EXERCISE SET –
A. In the passage on Ida Tarbell's career, what was her stated aim for her historical research in Paris?
B. Continue the passage on Ida Tarbell's career from where it stops.

Start of TEXT BLOCK

Though she began her career as a teacher, Tarbell soon changed course and became a writer. Furthermore, as a suffragist, Ida had decided that she would avoid marriage permanently. A career as a journalist was far more enticing (and profitable) than wife-hood would ever be.

To that end, she began to write for The Chautauquan, a teaching supplement publication. In 1890, she made a major move to Paris, intending to complete historic research “to rescue women from the obscurity of history”. She wrote features on the life of prominent French women, which attracted the attention of McClure’s Magazine. Tarbell would later become the magazine’s editor. She also wrote popular series on Napoleon Bonaparte, Abraham Lincoln, and other historic figures.

End of TEXT BLOCK
Start of DATA ROWS

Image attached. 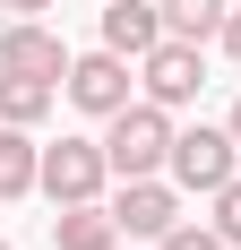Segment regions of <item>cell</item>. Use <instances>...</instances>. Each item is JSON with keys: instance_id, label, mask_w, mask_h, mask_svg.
<instances>
[{"instance_id": "1", "label": "cell", "mask_w": 241, "mask_h": 250, "mask_svg": "<svg viewBox=\"0 0 241 250\" xmlns=\"http://www.w3.org/2000/svg\"><path fill=\"white\" fill-rule=\"evenodd\" d=\"M103 155H112V173H120V181L164 173V164H172V112H164L155 95L120 104V112H112V129H103Z\"/></svg>"}, {"instance_id": "2", "label": "cell", "mask_w": 241, "mask_h": 250, "mask_svg": "<svg viewBox=\"0 0 241 250\" xmlns=\"http://www.w3.org/2000/svg\"><path fill=\"white\" fill-rule=\"evenodd\" d=\"M233 164H241L233 121H224V129H207V121H198V129H172V164H164V173L181 181V190H207V199H216L224 181H233Z\"/></svg>"}, {"instance_id": "3", "label": "cell", "mask_w": 241, "mask_h": 250, "mask_svg": "<svg viewBox=\"0 0 241 250\" xmlns=\"http://www.w3.org/2000/svg\"><path fill=\"white\" fill-rule=\"evenodd\" d=\"M112 225H120V242H164L181 225V181H164V173L120 181L112 190Z\"/></svg>"}, {"instance_id": "4", "label": "cell", "mask_w": 241, "mask_h": 250, "mask_svg": "<svg viewBox=\"0 0 241 250\" xmlns=\"http://www.w3.org/2000/svg\"><path fill=\"white\" fill-rule=\"evenodd\" d=\"M103 181H112V155H103V138H60V147H43V199H52V207L103 199Z\"/></svg>"}, {"instance_id": "5", "label": "cell", "mask_w": 241, "mask_h": 250, "mask_svg": "<svg viewBox=\"0 0 241 250\" xmlns=\"http://www.w3.org/2000/svg\"><path fill=\"white\" fill-rule=\"evenodd\" d=\"M60 86H69V104L95 112V121H112L120 104H138V95H129V86H138V78H129V52H112V43H103V52H78Z\"/></svg>"}, {"instance_id": "6", "label": "cell", "mask_w": 241, "mask_h": 250, "mask_svg": "<svg viewBox=\"0 0 241 250\" xmlns=\"http://www.w3.org/2000/svg\"><path fill=\"white\" fill-rule=\"evenodd\" d=\"M138 86L164 104V112L198 104V86H207V43H181V35H164V43L138 61Z\"/></svg>"}, {"instance_id": "7", "label": "cell", "mask_w": 241, "mask_h": 250, "mask_svg": "<svg viewBox=\"0 0 241 250\" xmlns=\"http://www.w3.org/2000/svg\"><path fill=\"white\" fill-rule=\"evenodd\" d=\"M69 61H78V52L60 43L52 26H35V18H9V26H0V69H9V78H52V86H60Z\"/></svg>"}, {"instance_id": "8", "label": "cell", "mask_w": 241, "mask_h": 250, "mask_svg": "<svg viewBox=\"0 0 241 250\" xmlns=\"http://www.w3.org/2000/svg\"><path fill=\"white\" fill-rule=\"evenodd\" d=\"M103 43L146 61V52L164 43V9H146V0H103Z\"/></svg>"}, {"instance_id": "9", "label": "cell", "mask_w": 241, "mask_h": 250, "mask_svg": "<svg viewBox=\"0 0 241 250\" xmlns=\"http://www.w3.org/2000/svg\"><path fill=\"white\" fill-rule=\"evenodd\" d=\"M52 250H120V225H112V207L103 199H78L52 216Z\"/></svg>"}, {"instance_id": "10", "label": "cell", "mask_w": 241, "mask_h": 250, "mask_svg": "<svg viewBox=\"0 0 241 250\" xmlns=\"http://www.w3.org/2000/svg\"><path fill=\"white\" fill-rule=\"evenodd\" d=\"M26 190H43V147L18 121H0V199H26Z\"/></svg>"}, {"instance_id": "11", "label": "cell", "mask_w": 241, "mask_h": 250, "mask_svg": "<svg viewBox=\"0 0 241 250\" xmlns=\"http://www.w3.org/2000/svg\"><path fill=\"white\" fill-rule=\"evenodd\" d=\"M52 95H60L52 78H9V69H0V121H18V129H35V121L52 112Z\"/></svg>"}, {"instance_id": "12", "label": "cell", "mask_w": 241, "mask_h": 250, "mask_svg": "<svg viewBox=\"0 0 241 250\" xmlns=\"http://www.w3.org/2000/svg\"><path fill=\"white\" fill-rule=\"evenodd\" d=\"M164 9V35H181V43H207V35H224V0H155Z\"/></svg>"}, {"instance_id": "13", "label": "cell", "mask_w": 241, "mask_h": 250, "mask_svg": "<svg viewBox=\"0 0 241 250\" xmlns=\"http://www.w3.org/2000/svg\"><path fill=\"white\" fill-rule=\"evenodd\" d=\"M155 250H233V242H224L216 225H190V216H181V225H172V233H164Z\"/></svg>"}, {"instance_id": "14", "label": "cell", "mask_w": 241, "mask_h": 250, "mask_svg": "<svg viewBox=\"0 0 241 250\" xmlns=\"http://www.w3.org/2000/svg\"><path fill=\"white\" fill-rule=\"evenodd\" d=\"M216 233H224V242L241 250V173H233V181L216 190Z\"/></svg>"}, {"instance_id": "15", "label": "cell", "mask_w": 241, "mask_h": 250, "mask_svg": "<svg viewBox=\"0 0 241 250\" xmlns=\"http://www.w3.org/2000/svg\"><path fill=\"white\" fill-rule=\"evenodd\" d=\"M224 52H233V61H241V9H233V18H224Z\"/></svg>"}, {"instance_id": "16", "label": "cell", "mask_w": 241, "mask_h": 250, "mask_svg": "<svg viewBox=\"0 0 241 250\" xmlns=\"http://www.w3.org/2000/svg\"><path fill=\"white\" fill-rule=\"evenodd\" d=\"M0 9H18V18H35V9H52V0H0Z\"/></svg>"}, {"instance_id": "17", "label": "cell", "mask_w": 241, "mask_h": 250, "mask_svg": "<svg viewBox=\"0 0 241 250\" xmlns=\"http://www.w3.org/2000/svg\"><path fill=\"white\" fill-rule=\"evenodd\" d=\"M233 138H241V104H233Z\"/></svg>"}, {"instance_id": "18", "label": "cell", "mask_w": 241, "mask_h": 250, "mask_svg": "<svg viewBox=\"0 0 241 250\" xmlns=\"http://www.w3.org/2000/svg\"><path fill=\"white\" fill-rule=\"evenodd\" d=\"M0 250H9V242H0Z\"/></svg>"}]
</instances>
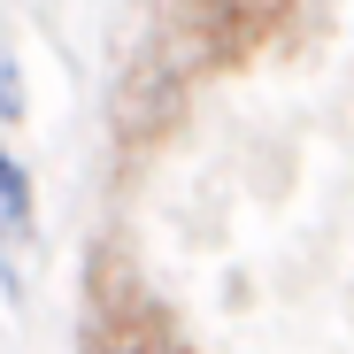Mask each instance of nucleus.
<instances>
[{"label":"nucleus","instance_id":"obj_2","mask_svg":"<svg viewBox=\"0 0 354 354\" xmlns=\"http://www.w3.org/2000/svg\"><path fill=\"white\" fill-rule=\"evenodd\" d=\"M31 231H39V208H31V177L24 162L0 147V292H24V254H31Z\"/></svg>","mask_w":354,"mask_h":354},{"label":"nucleus","instance_id":"obj_1","mask_svg":"<svg viewBox=\"0 0 354 354\" xmlns=\"http://www.w3.org/2000/svg\"><path fill=\"white\" fill-rule=\"evenodd\" d=\"M85 354H193V346L177 339V324L139 285H108L93 301V324H85Z\"/></svg>","mask_w":354,"mask_h":354},{"label":"nucleus","instance_id":"obj_4","mask_svg":"<svg viewBox=\"0 0 354 354\" xmlns=\"http://www.w3.org/2000/svg\"><path fill=\"white\" fill-rule=\"evenodd\" d=\"M24 115V85H16V62H0V124Z\"/></svg>","mask_w":354,"mask_h":354},{"label":"nucleus","instance_id":"obj_3","mask_svg":"<svg viewBox=\"0 0 354 354\" xmlns=\"http://www.w3.org/2000/svg\"><path fill=\"white\" fill-rule=\"evenodd\" d=\"M292 8V0H193V16H201V39L216 54H247L254 39H270V24Z\"/></svg>","mask_w":354,"mask_h":354}]
</instances>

End of DATA ROWS

TASK RESULTS –
A. To rescue women from the obscurity of history.

B.
However, Tarbell made her reputation on dogged investigative journalism focused on the oil industry. With the help of assistant John Siddall, Tarbell began to investigate Standard Oil in 1900. Through interviews and intensive research, Tarbell highlighted the unethical practices by Standard Oil, and in particular those of industrialist John D. Rockefeller.

While working on her expose, Tarbell developed major investigative reporting techniques still in use today. This included access public documents and combining the sometimes far-flung information contained therein. Combined with her interview techniques and powerful writing, Tarbell managed to help break the Standard Oil monopoly and dramatically changed Rockefeller’s reputation.